Task brief
Reproduce all of the records below word for word, changing nothing.

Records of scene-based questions
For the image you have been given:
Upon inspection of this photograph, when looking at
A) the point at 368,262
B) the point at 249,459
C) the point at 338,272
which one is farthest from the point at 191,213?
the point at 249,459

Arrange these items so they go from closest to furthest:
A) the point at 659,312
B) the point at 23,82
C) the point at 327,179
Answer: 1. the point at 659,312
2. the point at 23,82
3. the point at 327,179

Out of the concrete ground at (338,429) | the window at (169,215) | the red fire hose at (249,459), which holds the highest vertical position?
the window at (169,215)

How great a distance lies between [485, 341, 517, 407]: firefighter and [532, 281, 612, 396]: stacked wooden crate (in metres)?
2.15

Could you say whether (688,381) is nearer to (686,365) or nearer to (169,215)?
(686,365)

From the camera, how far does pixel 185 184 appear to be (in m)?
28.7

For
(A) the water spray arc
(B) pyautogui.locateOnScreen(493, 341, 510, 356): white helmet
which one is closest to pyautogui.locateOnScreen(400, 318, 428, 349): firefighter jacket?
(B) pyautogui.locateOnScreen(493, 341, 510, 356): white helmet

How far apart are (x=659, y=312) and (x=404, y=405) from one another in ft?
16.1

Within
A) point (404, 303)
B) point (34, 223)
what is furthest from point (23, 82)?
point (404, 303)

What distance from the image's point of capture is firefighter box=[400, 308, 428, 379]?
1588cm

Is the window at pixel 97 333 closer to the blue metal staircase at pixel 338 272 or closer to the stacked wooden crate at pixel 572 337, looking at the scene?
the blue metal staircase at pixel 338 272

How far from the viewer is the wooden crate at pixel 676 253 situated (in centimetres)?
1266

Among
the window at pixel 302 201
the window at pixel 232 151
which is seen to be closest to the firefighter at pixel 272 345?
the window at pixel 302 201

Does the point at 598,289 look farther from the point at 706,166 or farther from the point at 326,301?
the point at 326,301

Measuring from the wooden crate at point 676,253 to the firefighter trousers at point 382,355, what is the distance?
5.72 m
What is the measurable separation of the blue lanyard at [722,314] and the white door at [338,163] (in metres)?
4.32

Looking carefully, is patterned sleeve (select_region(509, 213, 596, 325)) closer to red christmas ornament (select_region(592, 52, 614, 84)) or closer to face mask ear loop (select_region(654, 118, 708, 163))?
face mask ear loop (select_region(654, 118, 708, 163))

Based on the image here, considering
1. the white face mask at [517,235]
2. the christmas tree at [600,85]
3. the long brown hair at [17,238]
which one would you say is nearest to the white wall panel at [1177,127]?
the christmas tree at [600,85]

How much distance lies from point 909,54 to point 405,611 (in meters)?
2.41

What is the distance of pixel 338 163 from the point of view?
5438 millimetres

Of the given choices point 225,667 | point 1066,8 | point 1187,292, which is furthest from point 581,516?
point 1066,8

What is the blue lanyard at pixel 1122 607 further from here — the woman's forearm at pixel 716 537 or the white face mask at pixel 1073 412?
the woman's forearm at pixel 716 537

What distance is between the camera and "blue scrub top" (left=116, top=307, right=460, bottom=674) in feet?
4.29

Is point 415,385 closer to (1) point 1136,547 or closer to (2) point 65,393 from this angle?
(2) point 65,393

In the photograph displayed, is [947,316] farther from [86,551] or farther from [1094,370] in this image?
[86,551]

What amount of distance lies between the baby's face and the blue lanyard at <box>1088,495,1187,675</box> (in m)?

Solution for this exercise
For the image you have been given:
Upon inspection of this photograph, when looking at
A) the point at 368,262
B) the point at 249,459
C) the point at 338,272
which one is farthest from the point at 191,213?
the point at 249,459

Arrange these items so they go from closest to furthest:
A) the point at 659,312
B) the point at 23,82
C) the point at 327,179
Answer: 1. the point at 659,312
2. the point at 23,82
3. the point at 327,179

Out of the concrete ground at (338,429) | the window at (169,215) | the red fire hose at (249,459), which holds the highest vertical position?
the window at (169,215)

How great a distance lies between [485, 341, 517, 407]: firefighter and [532, 281, 612, 396]: stacked wooden crate (in metres)?
2.15

Could you say whether (688,381) is nearer to (686,365) or nearer to (169,215)?
(686,365)

From the camera, how far does pixel 185 184 appear to be (in m)?
28.7

For
(A) the water spray arc
(B) pyautogui.locateOnScreen(493, 341, 510, 356): white helmet
which one is closest to pyautogui.locateOnScreen(400, 318, 428, 349): firefighter jacket?
(B) pyautogui.locateOnScreen(493, 341, 510, 356): white helmet

How far apart are (x=659, y=312) and (x=404, y=405) from one another in ft?
16.1

Within
A) point (404, 303)
B) point (34, 223)
what is furthest from point (23, 82)?
point (404, 303)

What distance from the image's point of capture is firefighter box=[400, 308, 428, 379]?
1588cm

Is the window at pixel 97 333 closer to the blue metal staircase at pixel 338 272 or closer to the stacked wooden crate at pixel 572 337, looking at the scene?
the blue metal staircase at pixel 338 272

How far from the viewer is the wooden crate at pixel 676 253 situated (in centimetres)?
1266

Among
the window at pixel 302 201
the window at pixel 232 151
which is seen to be closest to the firefighter at pixel 272 345?
the window at pixel 302 201

Does the point at 598,289 look farther from the point at 706,166 or farther from the point at 326,301?
the point at 326,301

Measuring from the wooden crate at point 676,253 to the firefighter trousers at point 382,355, what is the distance?
5.72 m
What is the measurable separation of the blue lanyard at [722,314] and the white door at [338,163] (in metres)?
4.32

Looking carefully, is patterned sleeve (select_region(509, 213, 596, 325)) closer to red christmas ornament (select_region(592, 52, 614, 84)) or closer to face mask ear loop (select_region(654, 118, 708, 163))?
face mask ear loop (select_region(654, 118, 708, 163))

Based on the image here, considering
1. the white face mask at [517,235]
2. the christmas tree at [600,85]
3. the long brown hair at [17,238]
which one would you say is nearest to the white wall panel at [1177,127]?
the christmas tree at [600,85]

How much distance lies from point 909,54 to point 405,611 (in meters)?
2.41

What is the distance of pixel 338 163 from the point of view?
5438 millimetres

Of the given choices point 225,667 | point 1066,8 | point 1187,292, which is furthest from point 581,516?
point 1066,8

What is the blue lanyard at pixel 1122 607 further from here — the woman's forearm at pixel 716 537 or the white face mask at pixel 1073 412?
the woman's forearm at pixel 716 537

What distance is between the camera and "blue scrub top" (left=116, top=307, right=460, bottom=674) in feet?
4.29

Is point 415,385 closer to (1) point 1136,547 or closer to (2) point 65,393 from this angle?
(2) point 65,393

In the photograph displayed, is [947,316] farther from [86,551] or farther from [1094,370] in this image?
[86,551]

What amount of distance lies between the baby's face and the blue lanyard at <box>1088,495,1187,675</box> (in m)?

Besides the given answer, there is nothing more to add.